Sipario Movies: IA Media avvia azione risarcitoria fino a 5 miliardi -2-
(Il Sole 24 Ore Radiocor) - Roma, 29 mag - La storia riguarda la casa di produzione cinematografica partita con successo in borsa e poi appesantita da un buco di milioni di euro e il divorzio a colpi di battaglie giudiziarie tra gli ex soci Lady Monika Bacardi e Andrea Iervolino.
Ora IA Media contesta, tra gli effetti prodotti dalle condotte descritte nella diffida, il licenziamento dell'intera struttura operativa, la dispersione del know-how aziendale e del capitale umano, la perdita di rapporti industriali, istituzionali e commerciali strategici, la compromissione di produzioni audiovisive, library e diritti di proprieta' intellettuale, la perdita di oltre 65 milioni di euro di tax credit cinematografici, il deterioramento della reputazione aziendale e della capacita' di attrarre investimenti, nonche' la perdita di opportunita' di cessione, sviluppo e valorizzazione societaria, con conseguente distruzione di valore a danno degli azionisti e degli stakeholder della societa'.
Secondo la diffida, il danno arrecato direttamente a Sipario Movies sarebbe gia' oggi quantificabile in una misura non inferiore a 475 milioni, con espressa riserva di ulteriore quantificazione all'esito delle attivita' peritali e delle consulenze tecniche che verranno eventualmente svolte in sede giudiziaria.
IA Media evidenzia inoltre di detenere il 96,65% di Tatatu, societa' quotata su Euronext Growth Paris e ritiene che la presunta distruzione del valore di Sipario Movies abbia inciso direttamente sull'enterprise value del gruppo e sul valore della partecipazione detenuta da IA Media, generando un pregiudizio patrimoniale complessivo che, secondo le stime preliminari indicate nella diffida, potrebbe raggiungere i 5 miliardi di euro.
La diffida richiama inoltre il decreto emesso dal Tribunale di Roma in data 8 aprile 2025 che, secondo quanto riportato da IA Media, avrebbe accertato l'esistenza di un concerto tra soggetti riconducibili a MB Media e Sport Finance, elemento che la societa' considera centrale ai fini dell'accertamento delle responsabilita' contestate.

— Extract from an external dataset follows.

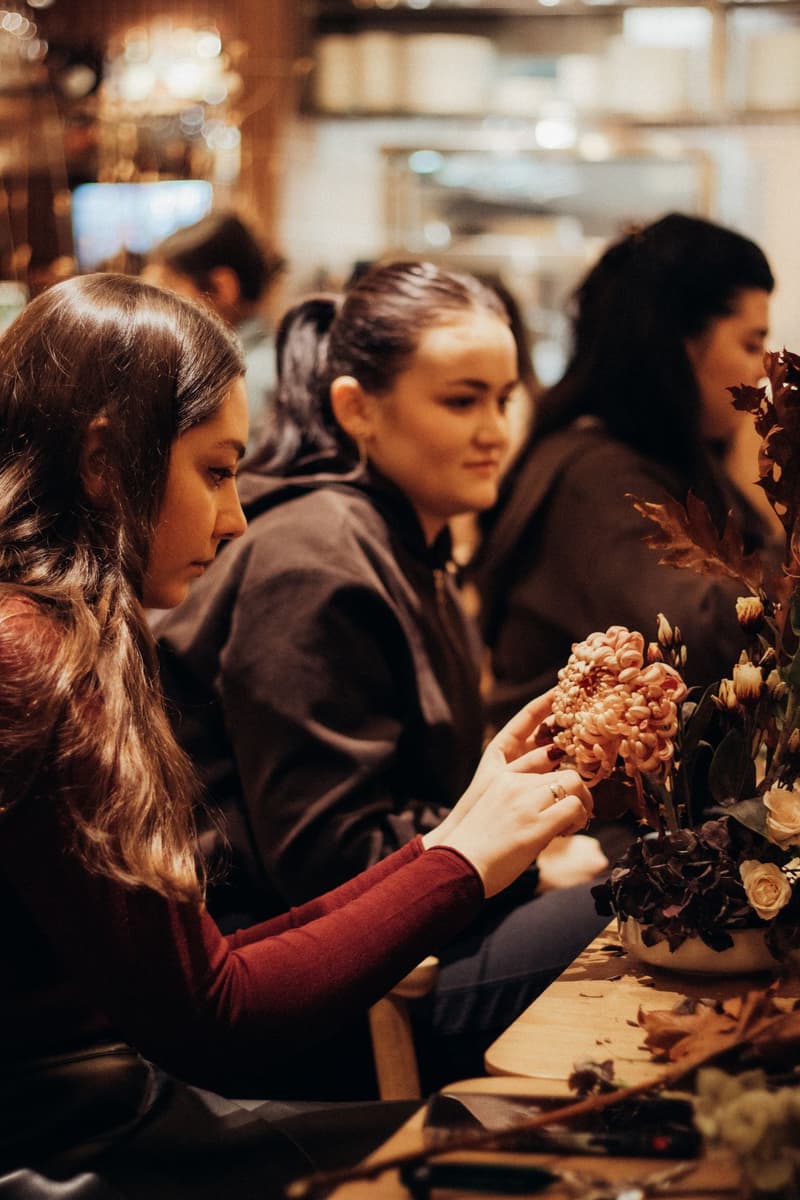 Women at a floristry workshop arranging chrysanthemums, roses and autumn leaves in a low bowl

IA Media sostiene che le condotte descritte abbiano prodotto una delle piu' rilevanti distruzioni di valore mai registrate nel settore audiovisivo europeo, con effetti che si sarebbero estesi ben oltre Sipario Movies, incidendo sull'intero ecosistema industriale, finanziario e produttivo collegato alla societa'.
'Siamo determinati a tutelare gli interessi della societa', dei nostri investitori e dei nostri azionisti. Riteniamo che il valore creato nel corso degli anni sia stato gravemente compromesso e intendiamo perseguire ogni rimedio previsto dalla legge per ottenere il completo ristoro dei danni subiti. Nessuno che abbia contribuito a questa vicenda potra' ritenersi sottratto alle proprie responsabilita'', dichiara IA Media.
La diffida, conclude la nota, rappresenta l'ultimo tentativo di definizione stragiudiziale della controversia. In assenza di un riscontro nei termini indicati, IA Media procedera' nelle sedi competenti con le azioni giudiziarie ritenute necessarie, incluse richieste di risarcimento danni, misure cautelari e conservative, attivita' istruttorie, richieste di sequestro conservativo e ogni ulteriore iniziativa consentita dall'ordinamento.